The concept is simple: unsuspecting customers looking to buy Chicken Fries were charged two different prices — $3.09 for "Chick Fries" targeted for women and $1.69 for the generic ones that are safe for men to eat. The only difference — besides the extra $1.40 in cost? The Chick Fries come in pink boxes. The use of this color is a direct reference to the "pink tax," a term for the fact that 42 percent of the time, women's products are arbitrarily more expensive than the equivalent items for men. 

During the 60-second spot, we see that people just aren't buying this price difference with reactions showing them confused, shocked, and upset — usually a combination. After getting a reaction out of the customers, a man behind the counter asks the women if they say something when they go to buy their razors and are charged more just because it's in pretty packaging. This simple experiment highlights how ridiculous this concept is and gets people of both sexes to agree that everyone should pay equal prices.

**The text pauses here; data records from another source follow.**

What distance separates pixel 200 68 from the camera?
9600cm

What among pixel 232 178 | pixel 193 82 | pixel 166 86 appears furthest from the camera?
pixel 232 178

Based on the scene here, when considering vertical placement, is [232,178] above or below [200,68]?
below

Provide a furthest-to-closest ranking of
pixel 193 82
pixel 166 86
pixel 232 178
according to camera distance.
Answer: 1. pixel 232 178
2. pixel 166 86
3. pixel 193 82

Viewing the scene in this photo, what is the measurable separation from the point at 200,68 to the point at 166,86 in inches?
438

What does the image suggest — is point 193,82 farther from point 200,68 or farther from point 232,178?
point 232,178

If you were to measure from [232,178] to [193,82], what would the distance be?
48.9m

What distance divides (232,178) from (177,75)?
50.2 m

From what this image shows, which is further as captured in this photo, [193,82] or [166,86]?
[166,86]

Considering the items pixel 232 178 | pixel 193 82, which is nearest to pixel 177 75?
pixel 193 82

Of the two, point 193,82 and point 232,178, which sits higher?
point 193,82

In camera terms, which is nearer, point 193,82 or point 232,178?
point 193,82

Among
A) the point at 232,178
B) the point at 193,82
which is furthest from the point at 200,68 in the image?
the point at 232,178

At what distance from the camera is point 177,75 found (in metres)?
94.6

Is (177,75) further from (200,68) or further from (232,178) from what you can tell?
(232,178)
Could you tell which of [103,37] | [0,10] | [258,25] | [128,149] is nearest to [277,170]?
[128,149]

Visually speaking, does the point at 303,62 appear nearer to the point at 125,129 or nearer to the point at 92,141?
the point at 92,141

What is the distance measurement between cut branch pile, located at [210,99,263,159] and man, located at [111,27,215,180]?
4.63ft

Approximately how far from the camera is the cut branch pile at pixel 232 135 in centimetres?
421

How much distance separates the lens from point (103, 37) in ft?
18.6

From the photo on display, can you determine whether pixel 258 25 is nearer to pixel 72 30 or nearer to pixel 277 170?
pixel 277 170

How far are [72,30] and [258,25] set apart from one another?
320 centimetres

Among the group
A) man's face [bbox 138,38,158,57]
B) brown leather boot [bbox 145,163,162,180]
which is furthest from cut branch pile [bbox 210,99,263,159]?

In the final seconds, a call to action for people to stand against this normalized practice is shown.

"Burger King restaurants welcome everyone, and we see pink tax as extremely unfair," Christopher Finazzo, president of Burger King North America, said. "We created this experiment with fan-favorite Chicken Fries to demonstrate the effect of pink tax and how everyone should pay the same for the same products — whether it's pink or not."

Though the "pink tax" isn't prevalent in the fast-food industry, Burger King is clearly taking a stance here, much as it has done with other pressing issues such as bullying and net neutrality

Who knew you could order your meal with a yummy side of politics?